I have a 36 inch dish attached to a motor with a free to air receiver. There are lots of channels out there direct could add. There are even more available on C-band. I currently on the FTA receive 486 channels that are unscrambled. Approximately 140 of them are in English and not on direct or dish.


----------



## nightrider (Jan 6, 2005)

funny thing is you pay 12 bucks a month for sports package and when an nba game is on ,you get 721 ,, what kind of **** is that, 

sometimes d gives us no choice to go free to air


----------



## digitalbroadcast (Sep 12, 2004)

nightrider said:


> funny thing is you pay 12 bucks a month for sports package and when an nba game is on ,you get 721 ,, what kind of **** is that,
> 
> sometimes d gives us no choice to go free to air


DirecTV has no control on sports blackouts. I would be content with what you get with your illegal service you are getting in Canada, as it is. :nono:


----------



## Link (Feb 2, 2004)

Hard to believe 2 years ago Directv's Total Choice Plus was only $39.99 w/locals and was heavily promoted--get your locals and TC Plus for only $39.99. Now 2 years later in 2005, the price is going to $45.99?? $6 more and maybe a couple extra channels--that is high.
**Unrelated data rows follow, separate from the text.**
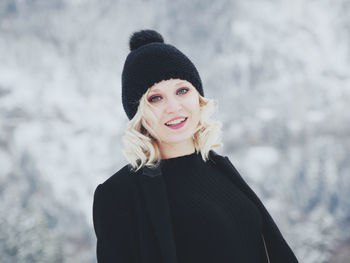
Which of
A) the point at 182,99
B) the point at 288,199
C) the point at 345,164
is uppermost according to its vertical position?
the point at 345,164

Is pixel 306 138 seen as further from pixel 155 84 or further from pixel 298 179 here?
pixel 155 84

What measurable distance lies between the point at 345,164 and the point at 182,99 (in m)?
28.6

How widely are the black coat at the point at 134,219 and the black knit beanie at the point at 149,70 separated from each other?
1.29ft

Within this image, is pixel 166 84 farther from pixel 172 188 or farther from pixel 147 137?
pixel 172 188

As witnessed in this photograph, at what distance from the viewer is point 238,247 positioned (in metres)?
1.59

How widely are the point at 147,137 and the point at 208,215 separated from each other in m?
0.50

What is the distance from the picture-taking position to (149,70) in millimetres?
1638

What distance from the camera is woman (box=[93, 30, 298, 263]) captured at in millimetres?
1455

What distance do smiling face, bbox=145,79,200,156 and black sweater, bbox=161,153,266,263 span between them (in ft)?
0.47

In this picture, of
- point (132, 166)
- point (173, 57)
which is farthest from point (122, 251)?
point (173, 57)

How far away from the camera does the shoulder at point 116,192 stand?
4.91ft

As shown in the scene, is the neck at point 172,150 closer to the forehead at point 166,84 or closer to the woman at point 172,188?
the woman at point 172,188

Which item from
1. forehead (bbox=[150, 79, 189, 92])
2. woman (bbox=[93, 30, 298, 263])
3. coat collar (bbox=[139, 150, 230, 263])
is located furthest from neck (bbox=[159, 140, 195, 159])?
forehead (bbox=[150, 79, 189, 92])

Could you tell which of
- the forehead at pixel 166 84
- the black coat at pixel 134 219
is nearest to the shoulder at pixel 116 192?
the black coat at pixel 134 219
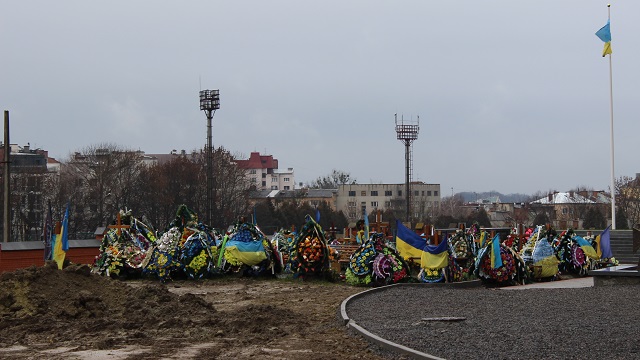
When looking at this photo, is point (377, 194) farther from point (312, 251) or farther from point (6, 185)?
point (312, 251)

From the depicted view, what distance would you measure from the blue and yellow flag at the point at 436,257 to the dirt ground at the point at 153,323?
3.06m

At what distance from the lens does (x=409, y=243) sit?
22.8 m

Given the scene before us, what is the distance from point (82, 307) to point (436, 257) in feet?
30.7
What is also going to be high is those that were on the promotion last year and had a one year price protection at the $39.99 price. Their bills will jump up $6 to $45.99 all at once! 

A friend of mine is on that right now and the price protection on the $39.99 price ends in March. She said today she will be canceling Directv altogether in March if it goes up $6 and just going with basic cable for $45. At least with basic cable it can be in several rooms around the house for the $45. With Directv, your base price is $46 and then extra boxes puts the price up to nearly $60.


----------



## rid0617 (Dec 27, 2004)

And on free to air you can watch just about every sports feed there is unscrambled. Don't know why someone in Canada would want directv. I've been trying to figure how can I get Bell Expressvu down here.


----------



## rid0617 (Dec 27, 2004)

Here is even more of a shame. SAtellite was cheaper than cable which is why satellite caught on so fast. I just called Charter cable (my local company) and they have what is called a satellite buy back program. You give them your satellite system and they will give you the following for 20 months with guaranteed no price increase for the 20 months:
Expanded basic cable
Family tiers
HBO
Cinemax
Starz
Encore
and the digital converter box for $48.99 a month. No contract and all other rooms are as usual no extra charge. Looks like directv might just be losing a customer. As it is right now my total choice plus with locals under the new pricing will be 43.99 plus Starz/Encore $12.00. Hmmm do I want to pay the cable company 48.99 for more movie channels or pay directv 56.00 for what I currently have on 1 television. Kind of a no brainer.


----------



## chad73 (Jan 24, 2005)

I agree that Charter has better prices at times, but every channel under 100 is still analog and the picture quality sucks compared to DirecTV. Also a friend of mine got a good deal with them every movie channel and high speed internet for 79.99 a month, then they told him that offer was over and jacked the price up to 129.99. You can have the same package as your neighbor and pay $50.00 more for it they give different people different rates. I don't know how they operate, but they ticked me off one too many times and I'll gladly pay Directv another $3 for my package to stay away from Charter. 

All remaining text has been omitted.